MAGNETOM Vida; MAGNETOM Lumina; MAGNETOM Aera; MAGNETOM Skyra; MAGNETOM Prisma; MAGNETOM Prisma fit is a medical device that received FDA 510(k) clearance on 2023-10-23. It is manufactured by Siemens Medical Solutions USA, Inc.. The 510(k) number is K231560.
When was MAGNETOM Vida; MAGNETOM Lumina; MAGNETOM Aera; MAGNETOM Skyra; MAGNETOM Prisma; MAGNETOM Prisma fit approved by the FDA?

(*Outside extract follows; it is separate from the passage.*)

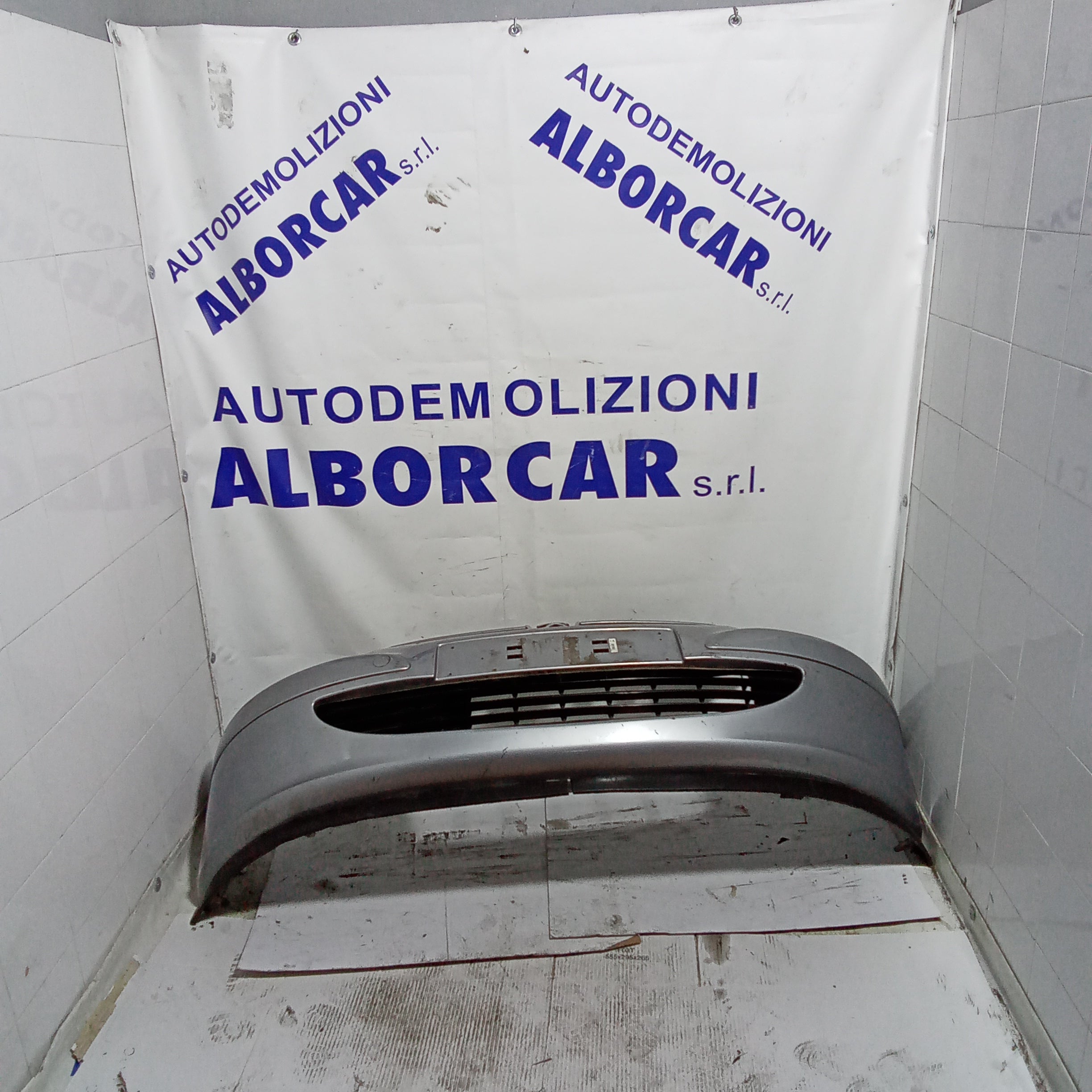 paraurti anteriore completo peugeot 307sw anno 2003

MAGNETOM Vida; MAGNETOM Lumina; MAGNETOM Aera; MAGNETOM Skyra; MAGNETOM Prisma; MAGNETOM Prisma fit received FDA 510(k) clearance on 2023-10-23, under approval number K231560.
What company makes MAGNETOM Vida; MAGNETOM Lumina; MAGNETOM Aera; MAGNETOM Skyra; MAGNETOM Prisma; MAGNETOM Prisma fit?
MAGNETOM Vida; MAGNETOM Lumina; MAGNETOM Aera; MAGNETOM Skyra; MAGNETOM Prisma; MAGNETOM Prisma fit is manufactured by Siemens Medical Solutions USA, Inc..
What is the FDA product code for MAGNETOM Vida; MAGNETOM Lumina; MAGNETOM Aera; MAGNETOM Skyra; MAGNETOM Prisma; MAGNETOM Prisma fit?
The FDA product code for MAGNETOM Vida; MAGNETOM Lumina; MAGNETOM Aera; MAGNETOM Skyra; MAGNETOM Prisma; MAGNETOM Prisma fit is LNH.
Other Devices by Siemens Medical Solutions USA, Inc.
Related Devices (Code: LNH)
Official Source
View on FDA Database →Data sourced from FDA Open API. For the most current and authoritative information, always refer to the official record.